Last summer she interned at Library Company, the oldest library in the U.S. (it was started in 1731 by Benjamin Franklin) through a Mellon Mays Undergraduate Fellowship program. One of her tasks was to transcribe archived minutes for the Colored Convention Project

These conventions were held from 1830 until the 1890s, explains Bernard – before the Civil War, by free Blacks in the North and after the Civil War in the South as well. They were held to discuss political strategy on how best to achieve emancipation, education and legal justice. 

Inspired by her internship, Bernard decided to apply for the Mellon-Mays Undergraduate Fellowship at Cornell. The application requires a research proposal and Bernard turned for guidance to Jamila Michener, assistant professor of government, who was teaching her Politics and Public Policy class. 

Ultimately Bernard submitted a proposal to explore the rise of conservatism in Southern California from the New Deal Era until Reagan, and how this shift was evidenced in changes in districts and demographics. She was chosen as a fellow and Michener suggested she also talk to David Bateman, assistant professor of government.

“It was serendipity,” says Bernard. “It turned out that Professor Bateman was working on the Colored Conventions. My summer plans weren’t working out so I asked him if he could use a research assistant. I’ve never taken a class with him, so he really put a lot of faith in me.” Bernard encourages undergraduates to be “willing and humble to ask their professors for opportunities—it really goes a long way.”

Bateman says that Bernard is “extraordinarily diligent, one of the best research assistants I’ve ever had. She’s found things I’d never have thought about looking for.”

This summer’s work with Bateman is similar to Bernard’s work at the Library Company.
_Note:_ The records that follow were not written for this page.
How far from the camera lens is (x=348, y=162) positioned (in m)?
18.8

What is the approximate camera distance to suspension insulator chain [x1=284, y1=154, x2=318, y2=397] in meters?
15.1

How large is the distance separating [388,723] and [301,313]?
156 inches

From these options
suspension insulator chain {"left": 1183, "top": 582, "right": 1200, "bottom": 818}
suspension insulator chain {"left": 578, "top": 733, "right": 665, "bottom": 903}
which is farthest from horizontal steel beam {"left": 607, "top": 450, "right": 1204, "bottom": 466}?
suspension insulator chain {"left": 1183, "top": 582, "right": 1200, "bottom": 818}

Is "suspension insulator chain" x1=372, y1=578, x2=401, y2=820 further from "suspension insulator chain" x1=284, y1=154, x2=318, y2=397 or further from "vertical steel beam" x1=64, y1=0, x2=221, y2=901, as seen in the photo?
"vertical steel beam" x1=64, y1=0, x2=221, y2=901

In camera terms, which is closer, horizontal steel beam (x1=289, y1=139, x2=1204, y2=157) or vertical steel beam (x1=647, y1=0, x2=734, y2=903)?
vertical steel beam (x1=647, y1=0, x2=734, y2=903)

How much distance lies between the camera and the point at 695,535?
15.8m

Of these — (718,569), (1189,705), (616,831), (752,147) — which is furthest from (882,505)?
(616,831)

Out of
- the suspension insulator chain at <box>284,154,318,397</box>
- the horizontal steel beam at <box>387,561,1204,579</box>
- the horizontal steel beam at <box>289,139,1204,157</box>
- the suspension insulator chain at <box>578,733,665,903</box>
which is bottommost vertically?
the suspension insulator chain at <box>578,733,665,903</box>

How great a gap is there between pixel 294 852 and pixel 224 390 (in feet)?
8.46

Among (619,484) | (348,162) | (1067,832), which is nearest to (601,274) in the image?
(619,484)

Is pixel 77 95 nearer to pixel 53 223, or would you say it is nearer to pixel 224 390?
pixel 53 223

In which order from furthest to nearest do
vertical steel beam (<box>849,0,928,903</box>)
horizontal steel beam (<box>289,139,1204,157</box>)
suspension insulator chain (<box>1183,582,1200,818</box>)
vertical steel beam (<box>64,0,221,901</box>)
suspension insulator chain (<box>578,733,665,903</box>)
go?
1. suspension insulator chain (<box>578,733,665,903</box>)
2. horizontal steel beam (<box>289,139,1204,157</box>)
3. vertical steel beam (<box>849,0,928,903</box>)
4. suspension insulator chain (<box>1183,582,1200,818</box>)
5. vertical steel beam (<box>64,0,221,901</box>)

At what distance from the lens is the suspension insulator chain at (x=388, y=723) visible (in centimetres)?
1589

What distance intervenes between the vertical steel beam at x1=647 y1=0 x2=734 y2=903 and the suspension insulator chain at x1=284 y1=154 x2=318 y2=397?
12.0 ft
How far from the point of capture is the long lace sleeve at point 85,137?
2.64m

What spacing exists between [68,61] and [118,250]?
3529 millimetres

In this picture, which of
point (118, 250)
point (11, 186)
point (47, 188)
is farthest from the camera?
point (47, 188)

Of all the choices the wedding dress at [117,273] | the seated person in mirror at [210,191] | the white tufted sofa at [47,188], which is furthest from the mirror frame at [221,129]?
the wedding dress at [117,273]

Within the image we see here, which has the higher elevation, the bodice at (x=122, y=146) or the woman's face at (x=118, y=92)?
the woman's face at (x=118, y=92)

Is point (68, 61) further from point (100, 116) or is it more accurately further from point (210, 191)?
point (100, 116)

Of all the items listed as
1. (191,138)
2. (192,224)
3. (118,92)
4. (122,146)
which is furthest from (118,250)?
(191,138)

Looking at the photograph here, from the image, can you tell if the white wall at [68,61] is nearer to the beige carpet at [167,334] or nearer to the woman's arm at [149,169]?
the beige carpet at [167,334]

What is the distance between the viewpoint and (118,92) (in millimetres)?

She’s collecting and studying legislative petitions on issues related to African-American political/civil rights in the antebellum north. The petitions ask for things like the right to vote, funding for Black schools and the right to jury trials. 

 “Abi has been doing a lot of the heavy lifting for the project,” says Bateman. “She’s going through the legislative journals largely by hand so she can find the names associated with them and putting the information into a database. As we find interesting patterns we prepare case studies about who was involved and the background of the petition campaign.” Once particularly interesting petitions are identified, Bateman hopes to correlate them with the timing of Colored Conventions and eventually to digitize them. 

“I think it’s encouraging to see that people were actively trying to use the political system to end segregation and slavery,” Bernard says. “Sometimes we have a tendency to make excuses for people in the past based on their ignorance or what was culturally acceptable and sometimes that’s appropriate — we have to make sure we don’t project 20th century values on 19th century people — but these kind of petitions really show that people understood the system was wrong and were trying to do something about it.”

Some of the petitions were presented by legislators again and again, says Bernard. “Their perseverance is really humbling and should encourage us to be patient. One of the blessings and curses of the American political system is that change takes a long time...seeing how people didn’t lose faith in what they believe gives us an example to follow today.”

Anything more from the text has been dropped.